Thai Airways International says it will focus on increasing flight frequencies on regional routes to tap higher travel demand and provide better services with new aircraft to substitute for decommissioned ones. THAI aims to have 103 aircraft in 2018 with an average age of 7.4 years, compared to its current 99 with an average age of 9.3 years. Its projection for 2018 is 47 million regional passengers, up 2.6% (including 11 million intercontinental, up 6.4%, and 25 million domestic, up 4%).

The developer SC Asset expects revenue growth of 20% this year to 12 billion baht, driven by domestic consumption and government spending in H2. It plans five new projects worth a combined 7 billion baht in the second half.

Coming up this week: Exotic Food Plc (XO) will debut on the Market for Alternative Investment (MAI) today. Also due today is trade data for July.

The annual Thailand Focus equity market roadshow will take place from Wednesday through Friday.

The revised MSCI indices will take effect at the close of trade on Friday. No new Thai stocks are being added but two — GJS and GSTEL — will be deleted.

Stocks to watch: With a recovery taking shape, KGI Securities says domestic confidence plays such as residential property, construction and banks should perform well, while the tourism sector is expected to pick up ahead of the high season in the fourth quarter.
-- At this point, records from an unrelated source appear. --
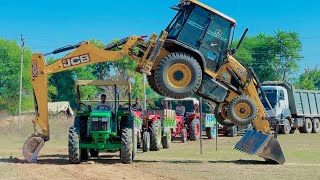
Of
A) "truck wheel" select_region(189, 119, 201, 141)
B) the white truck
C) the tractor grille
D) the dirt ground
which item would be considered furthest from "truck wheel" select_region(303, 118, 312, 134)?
the tractor grille

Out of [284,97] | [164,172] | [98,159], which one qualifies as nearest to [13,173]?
[164,172]

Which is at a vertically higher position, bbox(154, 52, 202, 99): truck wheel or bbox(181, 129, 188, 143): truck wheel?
bbox(154, 52, 202, 99): truck wheel

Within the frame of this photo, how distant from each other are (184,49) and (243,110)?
102 inches

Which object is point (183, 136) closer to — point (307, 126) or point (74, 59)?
point (74, 59)

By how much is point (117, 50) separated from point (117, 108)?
5.72ft

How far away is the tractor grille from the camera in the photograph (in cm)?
1644

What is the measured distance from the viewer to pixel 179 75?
16625 millimetres

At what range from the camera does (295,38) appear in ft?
282

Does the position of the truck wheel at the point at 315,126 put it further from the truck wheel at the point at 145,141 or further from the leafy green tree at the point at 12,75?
the leafy green tree at the point at 12,75

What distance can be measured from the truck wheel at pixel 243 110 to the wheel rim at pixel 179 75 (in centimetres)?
174

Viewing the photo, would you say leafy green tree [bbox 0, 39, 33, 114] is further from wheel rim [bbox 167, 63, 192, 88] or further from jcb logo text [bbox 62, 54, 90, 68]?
wheel rim [bbox 167, 63, 192, 88]

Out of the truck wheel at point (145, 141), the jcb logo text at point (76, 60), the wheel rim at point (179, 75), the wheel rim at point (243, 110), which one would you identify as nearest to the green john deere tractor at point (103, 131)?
the jcb logo text at point (76, 60)

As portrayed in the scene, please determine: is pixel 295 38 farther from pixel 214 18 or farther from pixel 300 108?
pixel 214 18

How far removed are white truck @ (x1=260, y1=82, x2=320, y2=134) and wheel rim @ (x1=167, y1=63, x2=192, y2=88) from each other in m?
18.2
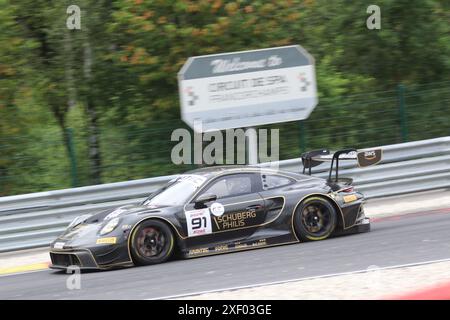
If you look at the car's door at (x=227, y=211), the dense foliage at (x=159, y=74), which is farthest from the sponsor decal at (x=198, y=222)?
the dense foliage at (x=159, y=74)

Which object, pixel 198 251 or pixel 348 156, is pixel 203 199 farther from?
pixel 348 156

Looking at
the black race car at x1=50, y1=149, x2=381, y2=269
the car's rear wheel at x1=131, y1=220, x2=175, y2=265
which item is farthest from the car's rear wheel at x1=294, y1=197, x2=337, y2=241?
the car's rear wheel at x1=131, y1=220, x2=175, y2=265

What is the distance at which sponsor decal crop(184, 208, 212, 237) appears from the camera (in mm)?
11352

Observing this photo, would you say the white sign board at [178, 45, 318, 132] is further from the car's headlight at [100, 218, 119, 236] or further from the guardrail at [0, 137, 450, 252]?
the car's headlight at [100, 218, 119, 236]

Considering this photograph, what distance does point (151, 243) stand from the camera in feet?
36.7

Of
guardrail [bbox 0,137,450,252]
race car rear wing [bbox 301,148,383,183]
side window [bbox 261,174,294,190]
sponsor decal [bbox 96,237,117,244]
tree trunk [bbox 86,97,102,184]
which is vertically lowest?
guardrail [bbox 0,137,450,252]

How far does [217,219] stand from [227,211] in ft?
0.62

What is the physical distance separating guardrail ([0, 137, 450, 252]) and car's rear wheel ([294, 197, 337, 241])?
138 inches

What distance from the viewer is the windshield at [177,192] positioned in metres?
11.6

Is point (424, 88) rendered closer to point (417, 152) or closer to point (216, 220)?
point (417, 152)

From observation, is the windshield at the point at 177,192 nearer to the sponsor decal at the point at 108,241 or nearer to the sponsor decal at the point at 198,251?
the sponsor decal at the point at 198,251

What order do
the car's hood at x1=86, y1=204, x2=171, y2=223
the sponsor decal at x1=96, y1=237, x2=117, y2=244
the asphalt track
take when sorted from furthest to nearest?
1. the car's hood at x1=86, y1=204, x2=171, y2=223
2. the sponsor decal at x1=96, y1=237, x2=117, y2=244
3. the asphalt track

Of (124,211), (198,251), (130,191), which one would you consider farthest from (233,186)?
(130,191)

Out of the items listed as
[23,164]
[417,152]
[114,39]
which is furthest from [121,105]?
[417,152]
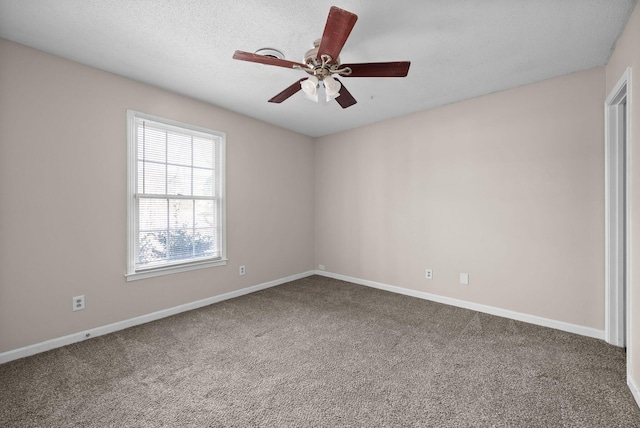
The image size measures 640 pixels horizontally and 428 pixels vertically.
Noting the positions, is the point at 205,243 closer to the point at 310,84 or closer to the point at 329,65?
the point at 310,84

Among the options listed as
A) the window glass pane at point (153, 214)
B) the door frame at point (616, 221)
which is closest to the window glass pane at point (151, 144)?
the window glass pane at point (153, 214)

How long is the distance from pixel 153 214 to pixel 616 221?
4.45 meters

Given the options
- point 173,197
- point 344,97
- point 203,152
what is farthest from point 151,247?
point 344,97

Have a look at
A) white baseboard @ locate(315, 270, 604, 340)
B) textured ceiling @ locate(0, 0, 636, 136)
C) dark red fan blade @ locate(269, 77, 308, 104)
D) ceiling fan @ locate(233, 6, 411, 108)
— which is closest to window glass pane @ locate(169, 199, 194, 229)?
textured ceiling @ locate(0, 0, 636, 136)

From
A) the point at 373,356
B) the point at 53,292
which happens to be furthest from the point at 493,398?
the point at 53,292

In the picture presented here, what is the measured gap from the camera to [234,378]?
2.02 meters

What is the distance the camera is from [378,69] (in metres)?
1.94

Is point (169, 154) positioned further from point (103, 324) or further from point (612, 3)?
point (612, 3)

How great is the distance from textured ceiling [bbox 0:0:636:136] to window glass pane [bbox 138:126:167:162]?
1.69ft

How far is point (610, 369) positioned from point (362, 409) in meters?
1.95

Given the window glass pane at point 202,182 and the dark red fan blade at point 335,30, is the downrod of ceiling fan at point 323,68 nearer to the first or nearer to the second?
the dark red fan blade at point 335,30

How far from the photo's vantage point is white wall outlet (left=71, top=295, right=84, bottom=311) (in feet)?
8.32

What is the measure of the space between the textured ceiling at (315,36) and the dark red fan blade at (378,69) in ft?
1.16

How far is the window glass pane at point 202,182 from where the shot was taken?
11.4ft
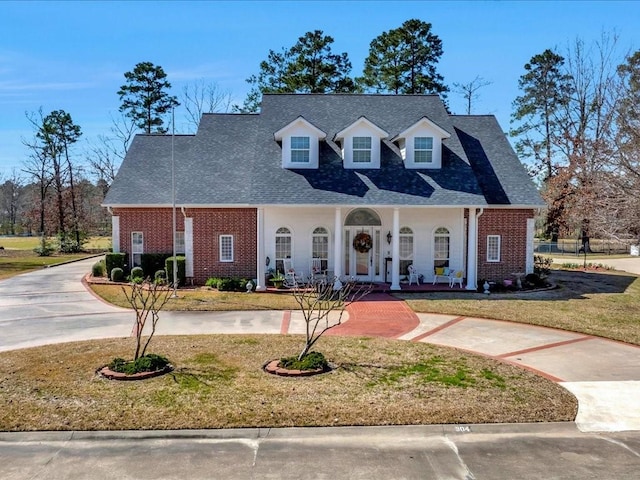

Its top picks are AP, SPALI, KTB, AAV and ERW.

Asia Plus Securities recommends selective buys in big caps with potential for high upside gains such as SCB and TMB; stocks that will benefit from government infrastructure work such as PYLON, SYNTEC and SEAFCO; and stocks with rising earnings momentum such as RML, SRICHA, GFPT and STPI.

Technical view: Finansia Syrus Securities sees support at 1,550 to 1,546 with resistance at 1,555 to 1,558. Thanachart Securities tips support at 1,550 and resistance at 1,600.